A key IoT market challenge for enterprises is how to manage, track and analyze all of their data. The proliferation of Internet-connected devices presents a framework for analytics to become much more granular in nature and an opportunity to better align the frequency of reporting to the pace of business operations.

Currently, the biggest challenge lies in managing the variety–rather than the volume or velocity–of IoT data, the general shift from batch- to event-based processing signals a growing interest in real-time / streaming analytics as a lever for IoT value creation.

The need to harmonize these components without creating or simply shifting the bottlenecks that come with the management of high-velocity variable data puts pressure on connectivity providers, edge analytics platform players, and system integrators (SIs) to stand up new and distributed architectures to not only support, but also add value to data at any level.

“Descriptive analytics currently generate more than 75% of IoT analytics revenue,” says Ryan Martin, senior analyst at ABI Research. “But over the next five years, rapid uptake of advanced analytics will overtake descriptive analytics’ share of revenue to the extent that predictive and prescriptive analytics will account for more than 60% of IoT analytics revenue by 2021.”

The general shift from batch to event-based processing signals a growing interest in real-time/streaming analytics as a lever for IoT value creation. ABI Research data analysis suggests that early adoption of predictive and prescriptive analytics is occurring in more developed, mature M2M/IoT verticals.

Growth is aimed at asset-intensive industries in which machinery cost is high, such as within the industrial, manufacturing, field, oil and gas sectors.
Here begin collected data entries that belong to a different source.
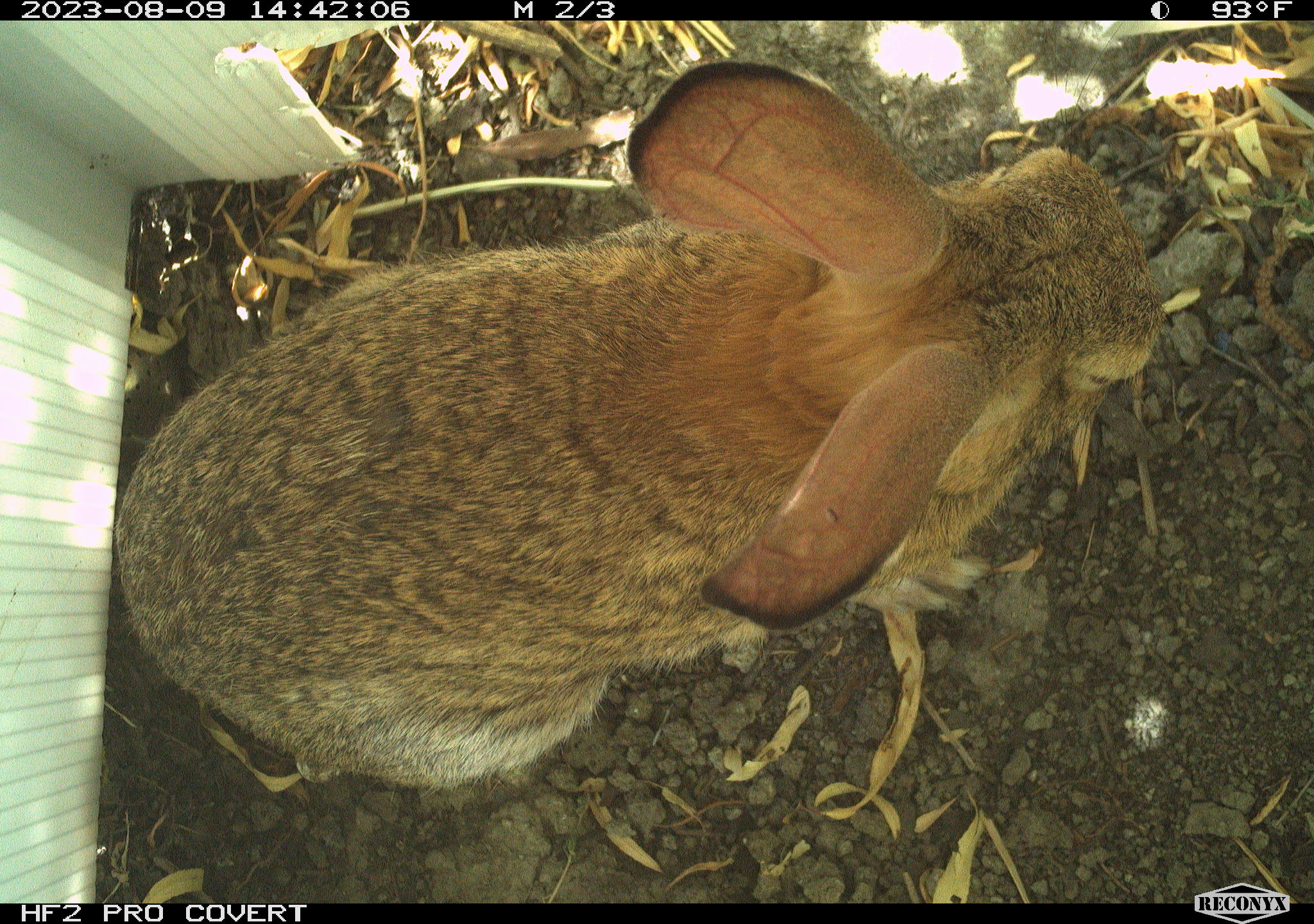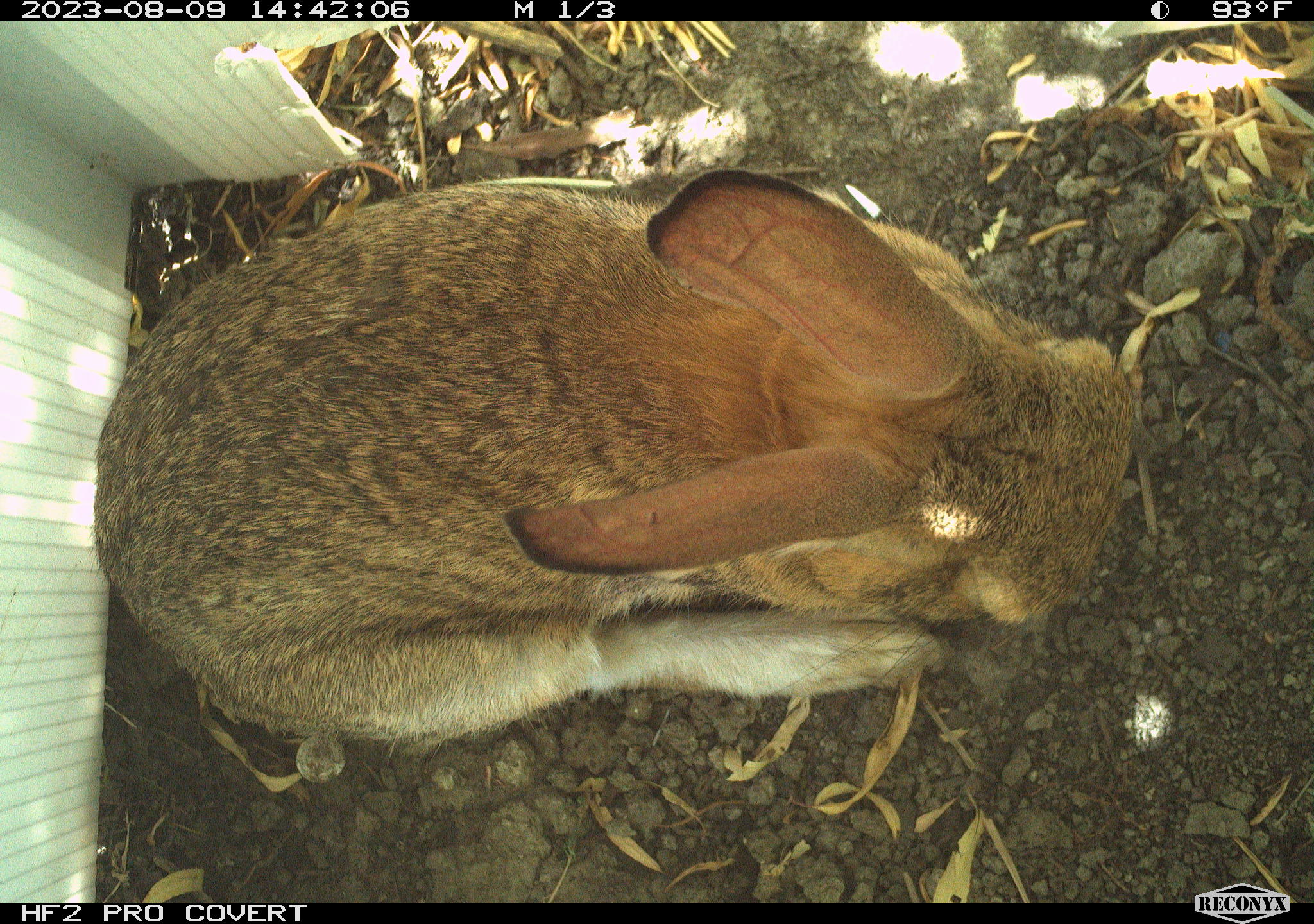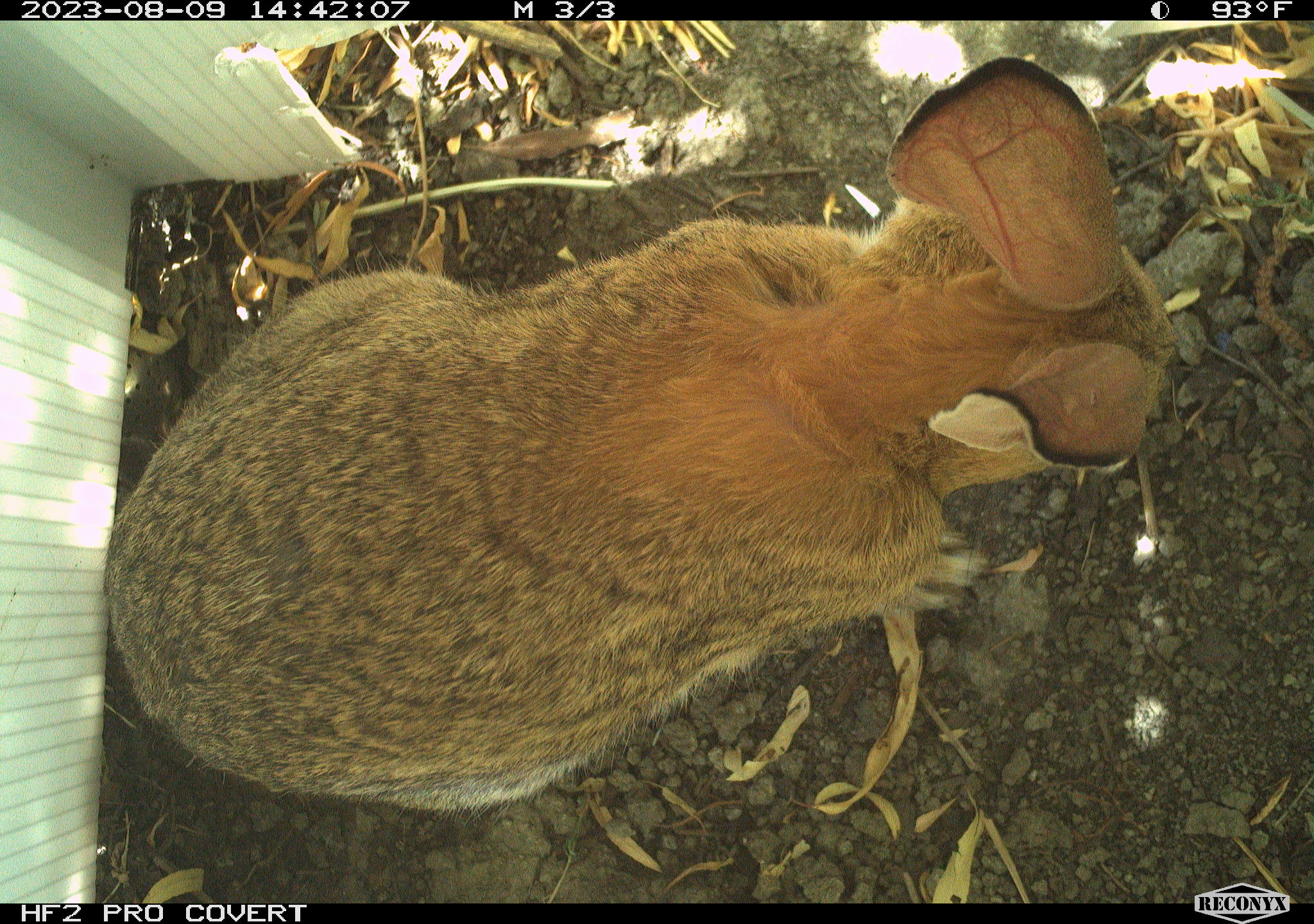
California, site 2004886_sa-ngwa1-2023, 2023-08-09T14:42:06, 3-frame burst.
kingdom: Animalia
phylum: Chordata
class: Mammalia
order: Lagomorpha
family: Leporidae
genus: Sylvilagus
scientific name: Sylvilagus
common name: cottontail rabbits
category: sylvilagus species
“The need to harmonize IoT ecosystem components without creating or simply shifting the bottlenecks that come with the management of high-velocity variable data puts pressure on connectivity providers, edge analytics platform players, and system integrators to stand up new and distributed frameworks,” concludes Martin. “The purpose of these frameworks is to not only support and add value to data, but to also be able to do so at any level.”

Key investments from companies like Cisco, Dell, GE, IBM, Microsoft, PTC, and SAP, as well as a flurry of startup-level vendors like Blue Yonder, mnubo, Mtell, Predixion, and Seeq, further underscores the momentum and importance of analytics in IoT.